— START Data records —

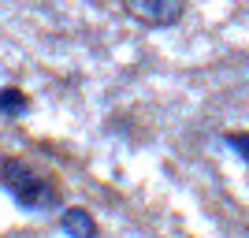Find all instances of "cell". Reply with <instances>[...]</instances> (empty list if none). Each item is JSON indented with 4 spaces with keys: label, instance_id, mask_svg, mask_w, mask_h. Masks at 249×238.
<instances>
[{
    "label": "cell",
    "instance_id": "cell-1",
    "mask_svg": "<svg viewBox=\"0 0 249 238\" xmlns=\"http://www.w3.org/2000/svg\"><path fill=\"white\" fill-rule=\"evenodd\" d=\"M0 183H4V190H8L22 208H30V212L60 205V186H56L45 171L30 167L26 160H19V156H4V160H0Z\"/></svg>",
    "mask_w": 249,
    "mask_h": 238
},
{
    "label": "cell",
    "instance_id": "cell-2",
    "mask_svg": "<svg viewBox=\"0 0 249 238\" xmlns=\"http://www.w3.org/2000/svg\"><path fill=\"white\" fill-rule=\"evenodd\" d=\"M123 8L142 26H175L186 15V0H123Z\"/></svg>",
    "mask_w": 249,
    "mask_h": 238
},
{
    "label": "cell",
    "instance_id": "cell-3",
    "mask_svg": "<svg viewBox=\"0 0 249 238\" xmlns=\"http://www.w3.org/2000/svg\"><path fill=\"white\" fill-rule=\"evenodd\" d=\"M60 223H63V231H67L71 238H97V220H93V212L82 208V205L63 208Z\"/></svg>",
    "mask_w": 249,
    "mask_h": 238
},
{
    "label": "cell",
    "instance_id": "cell-4",
    "mask_svg": "<svg viewBox=\"0 0 249 238\" xmlns=\"http://www.w3.org/2000/svg\"><path fill=\"white\" fill-rule=\"evenodd\" d=\"M26 108H30V97L22 93L19 86H4V90H0V115L19 119V115H26Z\"/></svg>",
    "mask_w": 249,
    "mask_h": 238
},
{
    "label": "cell",
    "instance_id": "cell-5",
    "mask_svg": "<svg viewBox=\"0 0 249 238\" xmlns=\"http://www.w3.org/2000/svg\"><path fill=\"white\" fill-rule=\"evenodd\" d=\"M223 142H227L231 149L242 156V160H249V134H246V130H227V134H223Z\"/></svg>",
    "mask_w": 249,
    "mask_h": 238
}]
</instances>
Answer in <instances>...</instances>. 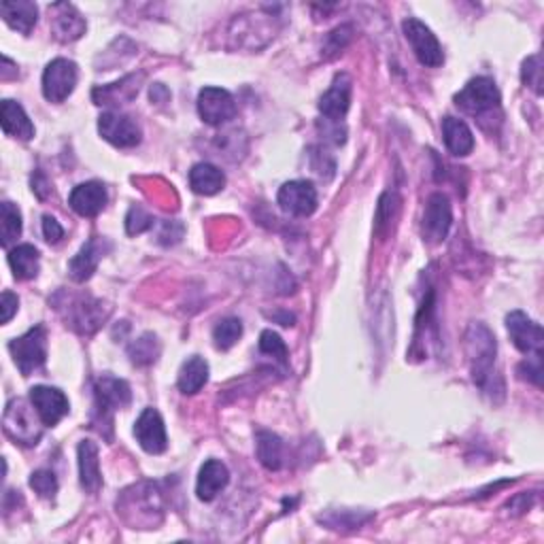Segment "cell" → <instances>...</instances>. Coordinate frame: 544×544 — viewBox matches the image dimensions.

— END Data records —

● Directions:
Rewrite the stretch from the start of the material through the line containing "223H63V231H67L71 238H97V220H93V212L82 208V205L63", putting "Respond" wherever "Reply" appears and leaving everything else as it is, with the pictures omitted.

● Finished task:
Find all instances of "cell". Respond with <instances>[...]</instances> (empty list if none). Each item is JSON indented with 4 spaces with keys: label, instance_id, mask_svg, mask_w, mask_h. Masks at 249×238.
<instances>
[{
    "label": "cell",
    "instance_id": "cell-1",
    "mask_svg": "<svg viewBox=\"0 0 249 238\" xmlns=\"http://www.w3.org/2000/svg\"><path fill=\"white\" fill-rule=\"evenodd\" d=\"M0 183H4V190H8L22 208H30V212L60 205V186H56L45 171L30 167L26 160H19V156H4V160H0Z\"/></svg>",
    "mask_w": 249,
    "mask_h": 238
},
{
    "label": "cell",
    "instance_id": "cell-2",
    "mask_svg": "<svg viewBox=\"0 0 249 238\" xmlns=\"http://www.w3.org/2000/svg\"><path fill=\"white\" fill-rule=\"evenodd\" d=\"M123 8L142 26H175L186 15V0H123Z\"/></svg>",
    "mask_w": 249,
    "mask_h": 238
},
{
    "label": "cell",
    "instance_id": "cell-3",
    "mask_svg": "<svg viewBox=\"0 0 249 238\" xmlns=\"http://www.w3.org/2000/svg\"><path fill=\"white\" fill-rule=\"evenodd\" d=\"M60 223H63V231H67L71 238H97V220H93V212L82 208V205L63 208Z\"/></svg>",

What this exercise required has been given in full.